• Tâche demandée 1
D'après le texte fourni, quel décret a ajouté le corse aux langues reconnues ?

• Texte fourni
• • •

« Occitan », langues d’oc et Etat de droit
« la langue occitane » est entrée dans notre droit par la loi Deixonne, de son nom officiel loi n° 51-46 du 11 janvier 1951 relative à l’enseignement des langues et dialectes locaux. Or cette loi fut adoptée « sans débat » grâce à une intense activité “de coulisses” dont a rendu compte aussitôt un de ses protagonistes, le journaliste parlementaire et militant de l’« occitan » Pierre-Louis Berthaud (Lo Gai Saber n° 237, janvier-févier 1951, pp. 243-255).
[sur Lo Gai Saber, télécharger ici l’édifiant récit par P.-L. Berthaud des conditions peu démocratiques de l’adoption de la loi Deixonne en 1949-50 : P.-L. Berthaud – Loi Deixonne 1951 ]
Les langues visées n’apparaissaient qu’à l’article 10 qui prévoyait l’application de la loi à la rentrée scolaire 1951 « dans les zones d’influence du breton, du basque, du catalan et de la langue occitane ». On remarque la mention de « langue » pour l’occitane, les autres idiomes n’en ayant pas besoin pour être reconnus comme tels, et qu’avec une « zone d’influence » sur plus de 30 départements, elle vient en dernière place, après le catalan qui n’en couvre qu’un !
24 ans après, un amendement d’origine parlementaire allait devenir l’article 12 de la loi de “réforme” proposée par le ministre de l’éducation nationale René Haby (n° 75-620 du 11 juillet 1975), article qui réaffirmait plus nettement encore la place de l’enseignement des langues et cultures régionales tout au long de la scolarité.
Pour l’application de cet article 12, le ministre adressa aux Recteurs une importante circulaire (n° 76-123 du 29 mars 1976) sur la « Prise en compte dans l’enseignement des patrimoines culturels et linguistiques français ». À cette occasion il rappelait « que les langues reconnues par la réglementation en vigueur sont : le breton, le basque, le catalan, les langues d’oc et le corse. »
On remarque d’abord que le corse est nouveau par rapport à la loi Deixonne : il avait en effet été ajouté par décret n° 74-33 du 16 janvier 1974, car la désignation des langues objet de cet enseignement était passée dans le domaine règlementaire en vertu des articles 34 et 37 de la Constitution de 1958 ; cela avait été constaté par le Conseil d’État lors d’une première modification par le décret n° 70-650 du 10 juillet 1970 qui avait abrogé la 2ème phrase de l’article 9 de la loi.

• • •

• Données de l'exercice

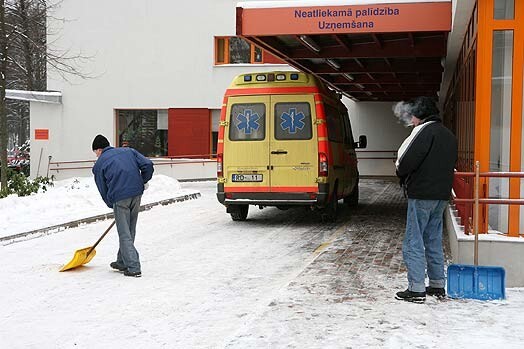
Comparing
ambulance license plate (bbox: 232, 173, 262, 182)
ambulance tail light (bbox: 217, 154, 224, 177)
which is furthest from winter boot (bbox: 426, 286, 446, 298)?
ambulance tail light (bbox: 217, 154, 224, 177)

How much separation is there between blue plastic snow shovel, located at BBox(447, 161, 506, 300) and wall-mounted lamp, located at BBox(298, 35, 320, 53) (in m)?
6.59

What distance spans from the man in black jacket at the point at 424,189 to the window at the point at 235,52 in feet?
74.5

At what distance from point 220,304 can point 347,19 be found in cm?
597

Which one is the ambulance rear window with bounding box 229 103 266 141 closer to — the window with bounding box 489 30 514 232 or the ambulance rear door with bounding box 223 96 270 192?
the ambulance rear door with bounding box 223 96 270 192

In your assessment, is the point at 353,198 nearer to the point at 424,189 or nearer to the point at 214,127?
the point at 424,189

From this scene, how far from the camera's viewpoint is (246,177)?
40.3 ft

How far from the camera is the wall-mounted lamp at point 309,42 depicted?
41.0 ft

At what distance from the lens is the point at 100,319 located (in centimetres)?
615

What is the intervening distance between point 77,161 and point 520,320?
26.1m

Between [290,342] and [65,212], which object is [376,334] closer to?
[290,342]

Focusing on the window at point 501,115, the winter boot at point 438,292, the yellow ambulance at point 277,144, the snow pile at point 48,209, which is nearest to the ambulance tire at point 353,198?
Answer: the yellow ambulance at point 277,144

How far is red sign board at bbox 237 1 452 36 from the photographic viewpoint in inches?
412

• • •

• Tâche demandée 2
Relevez chaque ligne des enregistrements qui contient le mot « winter », en tenant compte de la casse.

• Réponse attendue 1
Le décret n° 74-33 du 16 janvier 1974.

• Réponse attendue 2
which is furthest from winter boot (bbox: 426, 286, 446, 298)?
Focusing on the window at point 501,115, the winter boot at point 438,292, the yellow ambulance at point 277,144, the snow pile at point 48,209, which is nearest to the ambulance tire at point 353,198?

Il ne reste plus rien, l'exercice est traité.